━━ The records ━━

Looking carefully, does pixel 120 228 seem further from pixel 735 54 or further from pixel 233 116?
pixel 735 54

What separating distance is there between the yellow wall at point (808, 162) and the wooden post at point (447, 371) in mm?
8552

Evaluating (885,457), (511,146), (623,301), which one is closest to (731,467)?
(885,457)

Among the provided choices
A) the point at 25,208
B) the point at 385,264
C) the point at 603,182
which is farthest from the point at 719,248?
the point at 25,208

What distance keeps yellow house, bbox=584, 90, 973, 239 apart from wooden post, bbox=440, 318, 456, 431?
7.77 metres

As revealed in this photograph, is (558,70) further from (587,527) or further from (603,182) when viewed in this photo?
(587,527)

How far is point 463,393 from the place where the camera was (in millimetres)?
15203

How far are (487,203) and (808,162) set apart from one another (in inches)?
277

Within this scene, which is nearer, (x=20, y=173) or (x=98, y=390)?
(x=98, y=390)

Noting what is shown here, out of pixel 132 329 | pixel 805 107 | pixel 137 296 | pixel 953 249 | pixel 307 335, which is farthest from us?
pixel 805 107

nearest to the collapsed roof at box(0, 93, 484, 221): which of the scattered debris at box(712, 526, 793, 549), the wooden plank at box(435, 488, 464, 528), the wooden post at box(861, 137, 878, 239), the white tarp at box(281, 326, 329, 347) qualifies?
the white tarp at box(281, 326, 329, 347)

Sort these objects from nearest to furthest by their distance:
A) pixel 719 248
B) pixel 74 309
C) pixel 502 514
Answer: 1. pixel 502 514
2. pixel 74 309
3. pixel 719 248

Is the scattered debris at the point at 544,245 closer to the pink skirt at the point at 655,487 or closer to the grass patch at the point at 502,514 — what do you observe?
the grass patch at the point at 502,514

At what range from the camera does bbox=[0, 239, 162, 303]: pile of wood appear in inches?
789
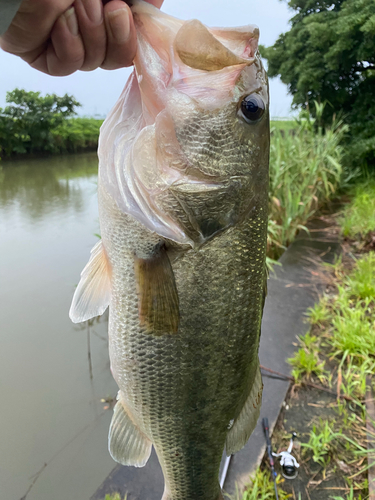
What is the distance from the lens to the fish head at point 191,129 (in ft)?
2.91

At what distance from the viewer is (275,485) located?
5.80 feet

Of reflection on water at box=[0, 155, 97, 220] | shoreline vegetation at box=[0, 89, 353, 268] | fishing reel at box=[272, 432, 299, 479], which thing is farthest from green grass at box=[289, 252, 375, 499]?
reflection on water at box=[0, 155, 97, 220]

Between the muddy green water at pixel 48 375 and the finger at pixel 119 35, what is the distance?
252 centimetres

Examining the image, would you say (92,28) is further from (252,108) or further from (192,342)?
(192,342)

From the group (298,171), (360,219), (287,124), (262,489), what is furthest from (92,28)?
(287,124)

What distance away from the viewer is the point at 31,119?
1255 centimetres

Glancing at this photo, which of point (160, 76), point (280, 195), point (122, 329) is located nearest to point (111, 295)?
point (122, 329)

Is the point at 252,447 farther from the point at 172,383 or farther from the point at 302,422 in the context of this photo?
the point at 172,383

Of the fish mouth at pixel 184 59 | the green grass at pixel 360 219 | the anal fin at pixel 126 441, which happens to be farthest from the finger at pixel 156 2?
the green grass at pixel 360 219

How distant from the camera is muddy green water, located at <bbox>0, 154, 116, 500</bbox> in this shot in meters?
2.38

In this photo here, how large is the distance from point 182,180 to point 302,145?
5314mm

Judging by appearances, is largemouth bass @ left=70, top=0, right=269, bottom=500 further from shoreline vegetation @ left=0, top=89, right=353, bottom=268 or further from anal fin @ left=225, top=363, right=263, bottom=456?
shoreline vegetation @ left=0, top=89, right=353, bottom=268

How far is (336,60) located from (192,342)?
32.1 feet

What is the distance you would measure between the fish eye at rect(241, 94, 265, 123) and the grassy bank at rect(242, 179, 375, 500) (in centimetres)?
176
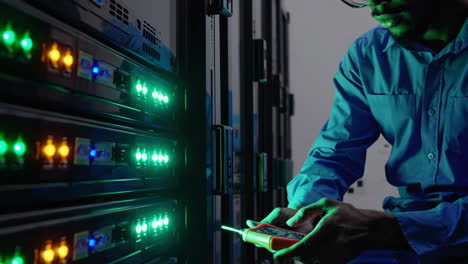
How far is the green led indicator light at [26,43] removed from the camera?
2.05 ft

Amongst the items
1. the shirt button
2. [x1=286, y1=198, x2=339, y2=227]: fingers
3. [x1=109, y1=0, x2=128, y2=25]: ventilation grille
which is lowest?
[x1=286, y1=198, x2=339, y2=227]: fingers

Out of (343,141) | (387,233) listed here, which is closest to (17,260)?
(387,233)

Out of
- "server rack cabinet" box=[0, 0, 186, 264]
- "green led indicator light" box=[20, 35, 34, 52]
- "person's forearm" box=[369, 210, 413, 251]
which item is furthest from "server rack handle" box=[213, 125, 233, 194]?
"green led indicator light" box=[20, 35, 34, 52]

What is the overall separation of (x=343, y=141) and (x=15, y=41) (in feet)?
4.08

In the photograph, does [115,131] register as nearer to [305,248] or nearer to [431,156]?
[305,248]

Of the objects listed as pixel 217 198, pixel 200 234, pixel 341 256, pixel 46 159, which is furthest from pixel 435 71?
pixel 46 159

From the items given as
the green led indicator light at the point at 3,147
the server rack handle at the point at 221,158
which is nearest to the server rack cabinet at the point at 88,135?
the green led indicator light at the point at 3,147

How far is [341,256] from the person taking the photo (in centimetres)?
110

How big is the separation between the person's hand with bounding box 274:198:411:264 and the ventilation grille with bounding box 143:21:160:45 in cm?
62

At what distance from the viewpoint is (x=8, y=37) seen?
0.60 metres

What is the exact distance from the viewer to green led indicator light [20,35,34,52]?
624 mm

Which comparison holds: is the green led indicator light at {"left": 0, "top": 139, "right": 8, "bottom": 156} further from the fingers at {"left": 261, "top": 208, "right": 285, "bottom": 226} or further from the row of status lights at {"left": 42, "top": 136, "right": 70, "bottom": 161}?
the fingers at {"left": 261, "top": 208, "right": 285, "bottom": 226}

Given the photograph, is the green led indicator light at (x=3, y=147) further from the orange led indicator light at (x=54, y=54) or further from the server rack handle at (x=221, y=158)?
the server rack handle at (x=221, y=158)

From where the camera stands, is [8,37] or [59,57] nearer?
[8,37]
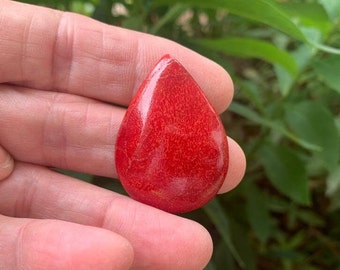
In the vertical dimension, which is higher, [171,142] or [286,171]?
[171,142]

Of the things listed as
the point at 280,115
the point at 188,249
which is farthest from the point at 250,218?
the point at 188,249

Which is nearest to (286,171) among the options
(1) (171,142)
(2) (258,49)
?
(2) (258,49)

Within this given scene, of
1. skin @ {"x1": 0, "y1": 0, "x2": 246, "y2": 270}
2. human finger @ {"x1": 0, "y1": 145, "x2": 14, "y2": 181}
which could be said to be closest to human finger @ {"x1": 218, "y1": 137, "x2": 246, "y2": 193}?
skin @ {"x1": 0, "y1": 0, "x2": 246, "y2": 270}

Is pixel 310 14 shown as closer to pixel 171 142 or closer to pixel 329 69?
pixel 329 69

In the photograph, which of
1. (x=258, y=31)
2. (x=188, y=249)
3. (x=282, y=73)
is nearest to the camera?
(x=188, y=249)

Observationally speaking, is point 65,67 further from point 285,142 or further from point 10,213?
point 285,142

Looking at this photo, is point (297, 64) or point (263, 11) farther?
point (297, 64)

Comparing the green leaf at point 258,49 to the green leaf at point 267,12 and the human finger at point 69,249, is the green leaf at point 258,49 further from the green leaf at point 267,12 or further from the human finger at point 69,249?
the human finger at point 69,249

━━━

Exercise prompt
Reproduce all of the records above word for word, leaving out the pictures.

Exercise output
Looking carefully, does pixel 120 228 seem further from pixel 735 54 or further from pixel 233 116?
pixel 735 54

What separating distance is there between the yellow wall at point (808, 162) and the wooden post at point (447, 371) in mm?
8552

Evaluating (885,457), (511,146), (623,301), which one is closest to (731,467)?
(885,457)

Among the provided choices
A) the point at 25,208
B) the point at 385,264
C) the point at 603,182
which is farthest from the point at 719,248?
the point at 25,208

What distance keeps yellow house, bbox=584, 90, 973, 239 apart from wooden post, bbox=440, 318, 456, 431?
7.77 metres

As revealed in this photograph, is (558,70) further from (587,527) or further from (603,182) when viewed in this photo?
(587,527)

How far is point 463,393 from the place where the camera was (in millimetres)?
15203

How far are (487,203) and (808,162) set apart from one another (in inches)?
277

Within this scene, which is nearer, (x=20, y=173) or (x=98, y=390)?
(x=98, y=390)

Noting what is shown here, out of pixel 132 329 | pixel 805 107 | pixel 137 296 | pixel 953 249 | pixel 307 335, which is farthest from us?
pixel 805 107

nearest to the collapsed roof at box(0, 93, 484, 221): which of the scattered debris at box(712, 526, 793, 549), the wooden plank at box(435, 488, 464, 528), the wooden post at box(861, 137, 878, 239), the white tarp at box(281, 326, 329, 347) qualifies?
the white tarp at box(281, 326, 329, 347)

Sort these objects from nearest to furthest by their distance:
A) pixel 719 248
B) pixel 74 309
C) pixel 502 514
Answer: 1. pixel 502 514
2. pixel 74 309
3. pixel 719 248

Is the scattered debris at the point at 544,245 closer to the pink skirt at the point at 655,487 or closer to the grass patch at the point at 502,514 — what do you observe?
the grass patch at the point at 502,514

At what range from the camera does bbox=[0, 239, 162, 303]: pile of wood appear in inches?
789
What is the distance from the lens to the fish head at point 191,129 (in ft)?
2.91

At what distance from the viewer is (275,485) located?
5.80 feet

Of reflection on water at box=[0, 155, 97, 220] | shoreline vegetation at box=[0, 89, 353, 268] | fishing reel at box=[272, 432, 299, 479], which thing is farthest from green grass at box=[289, 252, 375, 499]?
reflection on water at box=[0, 155, 97, 220]

Between the muddy green water at pixel 48 375 and the finger at pixel 119 35, what is the distance?
252 centimetres

Examining the image, would you say (92,28) is further from (252,108) or further from (192,342)?
(192,342)

From the group (298,171), (360,219), (287,124), (262,489), what is furthest from (92,28)?
(287,124)

What distance away from the viewer is the point at 31,119?
1255 centimetres

Glancing at this photo, which of point (160, 76), point (280, 195), point (122, 329) is located nearest to point (111, 295)?
point (122, 329)

Is the point at 252,447 farther from the point at 172,383 or farther from the point at 302,422 in the context of this photo?
the point at 172,383

Of the fish mouth at pixel 184 59 | the green grass at pixel 360 219 | the anal fin at pixel 126 441, which happens to be farthest from the finger at pixel 156 2?
the green grass at pixel 360 219

How distant from the camera is muddy green water, located at <bbox>0, 154, 116, 500</bbox> in this shot in meters?
2.38

In this photo here, how large is the distance from point 182,180 to point 302,145?
5314mm

Judging by appearances, is largemouth bass @ left=70, top=0, right=269, bottom=500 further from shoreline vegetation @ left=0, top=89, right=353, bottom=268 or further from anal fin @ left=225, top=363, right=263, bottom=456?
shoreline vegetation @ left=0, top=89, right=353, bottom=268

How far is (336,60) located from (192,342)?
32.1 feet

What is the distance you would measure between the fish eye at rect(241, 94, 265, 123) and the grassy bank at rect(242, 179, 375, 500) (in centimetres)?
176
How far is the green led indicator light at [26,43] removed from the camera?
2.05 ft

Amongst the items
1. the shirt button
2. [x1=286, y1=198, x2=339, y2=227]: fingers
3. [x1=109, y1=0, x2=128, y2=25]: ventilation grille
which is lowest?
[x1=286, y1=198, x2=339, y2=227]: fingers

Out of (343,141) | (387,233) listed here, which is closest to (17,260)?
(387,233)

Out of
- "server rack cabinet" box=[0, 0, 186, 264]
- "green led indicator light" box=[20, 35, 34, 52]
- "person's forearm" box=[369, 210, 413, 251]
which item is furthest from "server rack handle" box=[213, 125, 233, 194]?
"green led indicator light" box=[20, 35, 34, 52]

What is the overall separation of (x=343, y=141) and (x=15, y=41) (in feet)?
4.08

In the photograph, does [115,131] register as nearer to [305,248] or nearer to [431,156]?
[305,248]

Of the objects listed as pixel 217 198, pixel 200 234, pixel 341 256, pixel 46 159, which is furthest from pixel 435 71?
pixel 46 159

From the items given as
the green led indicator light at the point at 3,147
the server rack handle at the point at 221,158
which is nearest to the server rack cabinet at the point at 88,135?
the green led indicator light at the point at 3,147

How far is [341,256] from the person taking the photo (in centimetres)?
110

How big is the separation between the person's hand with bounding box 274:198:411:264 and the ventilation grille with bounding box 143:21:160:45 in cm?
62

At what distance from the viewpoint is (x=8, y=37) seen?
0.60 metres

What is the exact distance from the viewer to green led indicator light [20,35,34,52]?
624 mm

Which comparison holds: is the green led indicator light at {"left": 0, "top": 139, "right": 8, "bottom": 156} further from the fingers at {"left": 261, "top": 208, "right": 285, "bottom": 226} or further from the row of status lights at {"left": 42, "top": 136, "right": 70, "bottom": 161}?
the fingers at {"left": 261, "top": 208, "right": 285, "bottom": 226}

Given the photograph, is the green led indicator light at (x=3, y=147) further from the orange led indicator light at (x=54, y=54) or further from the server rack handle at (x=221, y=158)?
the server rack handle at (x=221, y=158)

From where the camera stands, is [8,37] or [59,57] nearer?
[8,37]
In the vertical dimension, which is higher, [171,142] or [286,171]?
[171,142]

Of the things listed as
the point at 280,115
the point at 188,249
which is farthest from the point at 250,218?
the point at 188,249

Which is nearest to (286,171) among the options
(1) (171,142)
(2) (258,49)
?
(2) (258,49)

Within this given scene, of
1. skin @ {"x1": 0, "y1": 0, "x2": 246, "y2": 270}
2. human finger @ {"x1": 0, "y1": 145, "x2": 14, "y2": 181}
which could be said to be closest to human finger @ {"x1": 218, "y1": 137, "x2": 246, "y2": 193}?
skin @ {"x1": 0, "y1": 0, "x2": 246, "y2": 270}

Is pixel 310 14 shown as closer to pixel 171 142 or closer to pixel 329 69?
pixel 329 69

In the photograph, which of
1. (x=258, y=31)
2. (x=188, y=249)
3. (x=282, y=73)
is nearest to the camera?
(x=188, y=249)

Observationally speaking, is point 65,67 further from point 285,142 or further from point 10,213?
point 285,142

Looking at this photo, is point (297, 64) or point (263, 11) farther?
point (297, 64)

Comparing the green leaf at point 258,49 to the green leaf at point 267,12 and the human finger at point 69,249, is the green leaf at point 258,49 further from the green leaf at point 267,12 or further from the human finger at point 69,249?
the human finger at point 69,249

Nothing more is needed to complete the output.